CEO Eldar Sætre (right) and Mishal Husain at the Statoil Autumn Conference 2014. (Photo: Ole Jørgen Bratland)
"The scale of the climate challenge requires us not only to ask how we can do more, but how we can achieve the most. Climate change doesn’t stop at borders – and neither should our solutions,” says Statoil CEO Eldar Sætre at the Statoil Autumn Conference.
“We need a global approach that stimulates technology innovation,” Sætre continues.
In the 2014 World Energy Outlook the International Energy Agency (IEA) presents “New Policies” as the main scenario. In this scenario global energy demand rises by 37% in the period to 2040.
By 2040, the world’s energy supply mix divides into four almost-equal parts: oil, gas, coal and low-carbon sources.

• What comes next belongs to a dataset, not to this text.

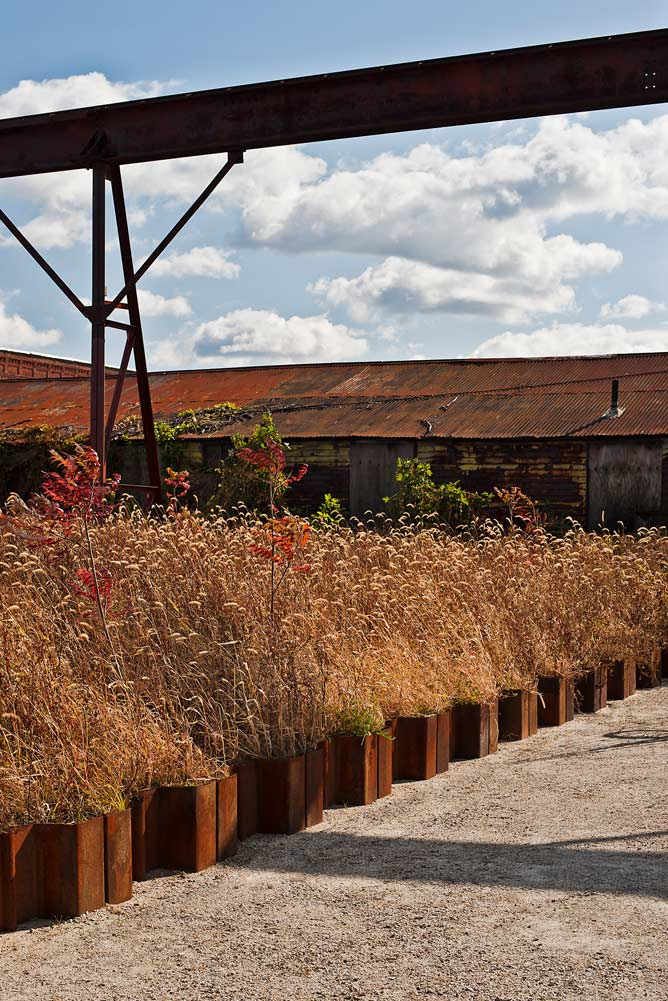 Steel-Yard_reclaimed-steel-pile_native-landscape-urban-wild_Klopfer-Martin.jpg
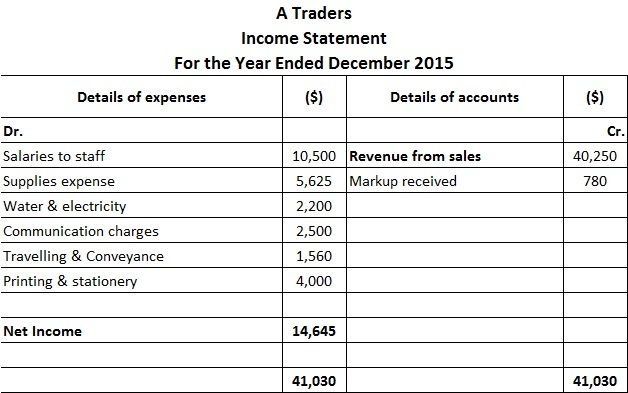 Income Statement Format Examples Types - business profit and loss statement form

No matter which direction environmental policies and measures take, an enormous amount of oil and gas investment will still be needed in the years ahead to secure energy supply, according to the IEA.
A full USD 18.5 trillion will be needed in oil and gas investment from 2014-2035 in order to meet the supply needed for the IEA’s “450 Scenario”, which sets out an energy pathway consistent with the goal of limiting the global increase in temperature to 2°C.
“The challenge is formidable. Even in the IEA’s two-degree scenario, the industry must replace four times Saudi Arabia’s production of oil and 10 times Norway’s production of gas just to fight natural decline,” says Sætre.